March 1 2013
Carrie L. Lukas
Sen. Bernie Sanders, Nick Naylor is calling your office.
In Christopher Buckley’s bestselling book and 2005 film Thank You for Smoking, Naylor, a fictional lobbyist, is called to defend Big Tobacco before a Senate Committee led by a health-conscious Senator from Vermont. Naylor acknowledged the hazards of smoking cigarettes, but questions why a Senator whose constituents are famous for “clogging the nation’s arteries with Vermont Cheddar Cheese” should try to shame other industries for enabling people’s vices.
Vermont’s real-life Senator—a self-described “leading voice” on environmental issues—recently led five colleagues in introducing legislation to prevent the U.S. Postal Service (USPS) from moving forward with its plan to end Saturday mail delivery.
First, the Post Office’s move to end Saturday service starting this August should be applauded as a rare and commendable bow to financial reality from a government entity. USPS lost $15.8 billion in 2012; that’s nearly $58 million each day it delivered the mail. Ending Saturday mail delivery will save the cash-strapped organization at least $2 billion annually.
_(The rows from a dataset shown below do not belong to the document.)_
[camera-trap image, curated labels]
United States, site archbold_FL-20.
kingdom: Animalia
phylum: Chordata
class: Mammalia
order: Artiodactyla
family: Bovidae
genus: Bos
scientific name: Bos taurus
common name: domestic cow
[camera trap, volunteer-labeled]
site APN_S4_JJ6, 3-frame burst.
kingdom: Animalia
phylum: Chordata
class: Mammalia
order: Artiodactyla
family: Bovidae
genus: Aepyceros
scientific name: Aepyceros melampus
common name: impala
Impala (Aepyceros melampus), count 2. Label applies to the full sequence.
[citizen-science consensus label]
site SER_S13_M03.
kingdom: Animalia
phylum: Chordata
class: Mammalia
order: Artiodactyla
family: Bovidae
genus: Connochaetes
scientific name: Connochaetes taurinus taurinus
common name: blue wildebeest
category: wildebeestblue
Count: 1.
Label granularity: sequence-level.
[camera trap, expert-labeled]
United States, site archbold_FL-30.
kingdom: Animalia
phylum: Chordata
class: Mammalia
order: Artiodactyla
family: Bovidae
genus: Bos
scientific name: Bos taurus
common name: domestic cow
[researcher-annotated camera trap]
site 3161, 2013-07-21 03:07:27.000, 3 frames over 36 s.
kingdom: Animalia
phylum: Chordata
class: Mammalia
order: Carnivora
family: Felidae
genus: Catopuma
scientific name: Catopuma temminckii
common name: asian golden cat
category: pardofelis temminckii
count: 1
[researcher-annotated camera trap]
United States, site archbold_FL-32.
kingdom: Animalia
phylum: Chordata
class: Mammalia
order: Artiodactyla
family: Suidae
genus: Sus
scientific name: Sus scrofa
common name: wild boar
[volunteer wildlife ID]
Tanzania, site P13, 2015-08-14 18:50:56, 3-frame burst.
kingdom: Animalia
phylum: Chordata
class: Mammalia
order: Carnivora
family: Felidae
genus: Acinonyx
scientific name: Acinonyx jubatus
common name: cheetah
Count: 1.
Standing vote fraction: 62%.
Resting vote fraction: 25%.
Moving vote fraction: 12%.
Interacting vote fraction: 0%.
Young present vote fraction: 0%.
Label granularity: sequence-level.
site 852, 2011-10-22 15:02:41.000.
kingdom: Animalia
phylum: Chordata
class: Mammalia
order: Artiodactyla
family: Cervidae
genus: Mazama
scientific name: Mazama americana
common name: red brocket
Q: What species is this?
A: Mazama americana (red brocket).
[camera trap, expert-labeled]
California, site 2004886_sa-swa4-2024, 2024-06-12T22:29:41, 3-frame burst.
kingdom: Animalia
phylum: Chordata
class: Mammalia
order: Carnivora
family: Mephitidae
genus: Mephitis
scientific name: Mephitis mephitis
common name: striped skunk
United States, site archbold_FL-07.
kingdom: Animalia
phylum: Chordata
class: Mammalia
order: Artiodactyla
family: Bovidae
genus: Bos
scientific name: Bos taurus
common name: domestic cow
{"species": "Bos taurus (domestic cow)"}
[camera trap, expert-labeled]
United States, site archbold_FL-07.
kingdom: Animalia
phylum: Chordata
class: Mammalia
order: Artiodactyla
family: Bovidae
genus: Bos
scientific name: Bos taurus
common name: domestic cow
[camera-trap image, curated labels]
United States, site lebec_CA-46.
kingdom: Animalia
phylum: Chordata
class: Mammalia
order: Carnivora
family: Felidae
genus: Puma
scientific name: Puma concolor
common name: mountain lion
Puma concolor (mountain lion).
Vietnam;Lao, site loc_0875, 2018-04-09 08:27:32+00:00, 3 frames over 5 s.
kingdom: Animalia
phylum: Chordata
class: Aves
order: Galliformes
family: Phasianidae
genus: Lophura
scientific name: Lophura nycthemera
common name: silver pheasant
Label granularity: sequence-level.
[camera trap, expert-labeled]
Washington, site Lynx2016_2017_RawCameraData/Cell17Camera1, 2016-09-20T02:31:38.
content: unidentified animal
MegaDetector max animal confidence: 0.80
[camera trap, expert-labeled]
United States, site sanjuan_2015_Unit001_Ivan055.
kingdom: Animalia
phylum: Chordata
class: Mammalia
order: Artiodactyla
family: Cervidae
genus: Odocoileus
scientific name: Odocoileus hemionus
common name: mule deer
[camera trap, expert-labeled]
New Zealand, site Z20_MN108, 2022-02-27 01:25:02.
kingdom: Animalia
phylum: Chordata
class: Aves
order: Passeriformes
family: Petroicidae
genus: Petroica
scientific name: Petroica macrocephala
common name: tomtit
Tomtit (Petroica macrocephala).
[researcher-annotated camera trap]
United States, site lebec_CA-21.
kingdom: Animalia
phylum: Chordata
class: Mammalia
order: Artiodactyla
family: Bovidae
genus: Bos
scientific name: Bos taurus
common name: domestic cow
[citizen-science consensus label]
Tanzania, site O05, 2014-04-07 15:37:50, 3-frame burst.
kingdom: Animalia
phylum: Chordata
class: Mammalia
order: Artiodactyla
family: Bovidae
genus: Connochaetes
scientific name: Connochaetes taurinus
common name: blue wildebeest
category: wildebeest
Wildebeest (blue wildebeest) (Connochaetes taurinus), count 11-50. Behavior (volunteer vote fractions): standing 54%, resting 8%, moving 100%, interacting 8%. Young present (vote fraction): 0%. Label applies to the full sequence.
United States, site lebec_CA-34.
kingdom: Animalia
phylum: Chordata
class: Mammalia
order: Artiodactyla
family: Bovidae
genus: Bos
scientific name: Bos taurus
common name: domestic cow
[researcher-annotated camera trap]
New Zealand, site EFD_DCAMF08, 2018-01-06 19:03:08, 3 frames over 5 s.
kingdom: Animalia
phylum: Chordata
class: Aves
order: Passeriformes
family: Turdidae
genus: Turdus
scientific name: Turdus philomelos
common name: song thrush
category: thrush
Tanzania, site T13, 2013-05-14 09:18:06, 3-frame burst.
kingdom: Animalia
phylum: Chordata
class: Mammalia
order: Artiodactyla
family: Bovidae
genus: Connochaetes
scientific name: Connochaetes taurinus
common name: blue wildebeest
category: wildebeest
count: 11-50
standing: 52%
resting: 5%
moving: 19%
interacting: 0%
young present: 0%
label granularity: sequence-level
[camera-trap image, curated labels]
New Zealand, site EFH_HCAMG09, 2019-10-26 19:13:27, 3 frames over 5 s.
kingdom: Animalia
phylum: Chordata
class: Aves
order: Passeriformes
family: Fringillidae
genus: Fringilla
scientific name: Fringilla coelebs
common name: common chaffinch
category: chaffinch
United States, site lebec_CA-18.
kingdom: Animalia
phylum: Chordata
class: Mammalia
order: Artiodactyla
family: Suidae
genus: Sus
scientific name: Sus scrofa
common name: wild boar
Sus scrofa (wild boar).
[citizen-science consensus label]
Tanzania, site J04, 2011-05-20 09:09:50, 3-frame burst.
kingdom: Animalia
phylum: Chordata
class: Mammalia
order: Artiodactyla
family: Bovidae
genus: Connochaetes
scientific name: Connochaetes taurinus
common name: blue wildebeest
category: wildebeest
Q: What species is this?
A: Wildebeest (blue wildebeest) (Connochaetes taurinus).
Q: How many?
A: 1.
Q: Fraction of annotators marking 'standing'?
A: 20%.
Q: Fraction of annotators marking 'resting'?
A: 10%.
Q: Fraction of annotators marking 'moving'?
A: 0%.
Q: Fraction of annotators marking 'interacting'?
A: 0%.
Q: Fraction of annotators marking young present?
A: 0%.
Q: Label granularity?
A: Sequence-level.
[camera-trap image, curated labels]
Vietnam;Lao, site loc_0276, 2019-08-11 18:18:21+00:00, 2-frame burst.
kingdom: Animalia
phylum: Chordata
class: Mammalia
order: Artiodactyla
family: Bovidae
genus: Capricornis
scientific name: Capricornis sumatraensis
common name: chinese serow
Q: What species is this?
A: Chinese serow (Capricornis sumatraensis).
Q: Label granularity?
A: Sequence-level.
Most Americans greeted the news of USPS’s service change with a yawn. A CBS News poll found that 71 percent of Americans supported the move to halt Saturday delivery. That’s no wonder. According to Postal Service data, letters, greeting cards, post cards, and other personal correspondence between people—that’s just about everything people actually look forward to receiving in the mail—accounted for less than 3 percent of mail in 2011. The vast majority of the paper that stuffs our mailboxes is unwanted advertisements, catalogues, and newspaper fliers.
To the average citizen, limiting the chore of transferring unwanted junk mail from the mailbox to the recycling bin to Monday through Friday would be very welcome news. Yet the average person also doesn’t have much pull in Washington. That’s because—unlike the paper industry and businesses that create all the mail, as well as the union workers who sort and deliver it—normal people don’t hire lobbyists to tell Congress to stop wasting money subsidizing the delivery of unwanted paper to their homes.
Of course, the subsidizing of junk mail is more than just a nuisance and waste of financial resources. It is also a drain on natural resources. Perhaps it’s no surprise that Washington isn’t interested in the cause of de-cluttering constituents’ mail boxes, but surely one would think environmentally-conscience policymakers like Sen. Bernie Sanders of Vermont would consider the environmental impact of the U.S. Postal Service’s decision to end Saturday delivery of mail before working to prevent it.
After all, the government could make few moves that would so easily have an immediate and beneficial impact for the environment. Simply getting the tens of thousands of U.S. Postal Service vehicles that bring us our mail on Saturday off the road would be a good start for those concerned about carbon pollution. It would also help pardon a few of the 100 million trees used each year to make all of the junk mail that stuffs our nation’s landfills.
Sadly, it looks like rather than making actual immediate environmental progress while allowing a struggling federal entity to take a step toward solvency, Senator Sanders is joining Sen. Barbara Boxer to introduce comprehensive climate change legislation, which will include a carbon tax.
Americans are far less likely to get behind such sweeping environmental and economic policy, which is designed to discourage fuel use by making energy more expensive. And although champions of the legislation will go to lengthens to make it appear as though those evil fossil-fuel energy suppliers and energy-gobbling corporations will foot the bill, Americans have enough economic sense to know that ultimately those costs find their way to consumers and workers. Politicians may talk about the dreams of a “green energy economy,” but Americans have more immediate priorities: for starters, an economy that’s growing and producing enough jobs to put millions of un- and under-employed people to work.
Climate change legislation champions may try to guilt Americans into supporting a massive tax on energy, but Americans should keep in mind that Senators like Bernard Sanders aren’t even willing to sacrifice Saturday mail service or risk upsetting the junk mail lobby on behalf of the environment. What other common sense reforms is Washington thwarting on behalf of special interests? That’s a question for Americans to contemplate as they toss their junk mail on Saturday.